But suppose that instead of individuals presenting one character in differing intensities, two individuals breed together distinguished by characters which we know to be mutually exclusive, such as A and B. Here again we may speak of the individuals producing the gametes as A and B, and the resulting zygote as AB. What will AB be like? The population here again may consist of many like A and like B. These two forms may have been breeding together indiscriminately, and there may have been many or few of either type in the pedigree of either A or B.

Here again Galton applied his method with remarkable success. Referring to the progenitors of A and B, determining how many of each type there were in the direct pedigree of A and of B, he arrived at the same formula as before, with the simple difference that instead of expressing the probable average intensity of one character in several individuals, the prediction is given in terms of the probable number of A’s and B’s that would result on an average when particular A’s and B’s of known pedigree breed together.

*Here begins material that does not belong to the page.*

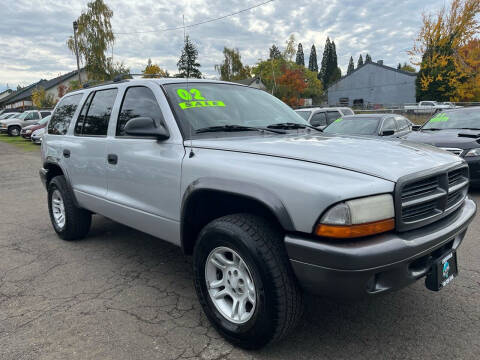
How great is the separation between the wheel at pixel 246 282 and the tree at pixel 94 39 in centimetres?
3703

The law as Galton gives it is as follows:—

“It is that the two parents contribute between them on the average one-half, or (0·5) of the total heritage of the offspring; the four grandparents, one-quarter, or (0·5)²; the eight great-grandparents, one-eighth, or (0·5)³, and so on. Then the sum of the ancestral contributions is expressed by the series

{(0·5) + (0·5)² + (0·5)³, &c.},

which, being equal to 1, accounts for the whole heritage.”

In the former case where A and a are characters which can be denoted by reference to a common scale, the law assumes of course that the inheritance will be, to use Galton’s term, blended, namely that the zygote resulting from the union of A with a will on the average be more like a than if A had been united with A; and conversely that an Aa zygote will on the average be more like A than an aa zygote would be.

But in the case of A’s and B’s, which are assumed to be mutually exclusive characters, we cannot speak of blending, but rather, to use Galton’s term, of alternative inheritance.

Pearson, finding that the law whether formulated thus, or in the modified form in which he restated it[16], did not express the phenomena of alternative inheritance known to him with sufficient accuracy to justify its strict application to them, and also on general grounds, proposed that the phenomena of blended and alternative inheritance should be treated apart—a suggestion[17] the wisdom of which can scarcely be questioned.

Now the law thus imperfectly set forth and every modification of it is incomplete in one respect. It deals only with the characters of the resulting zygotes and predicates nothing in regard to the gametes which go to form them. A good prediction may be made as to any given group of zygotes, but the various possible constitutions of the gametes are not explicitly treated.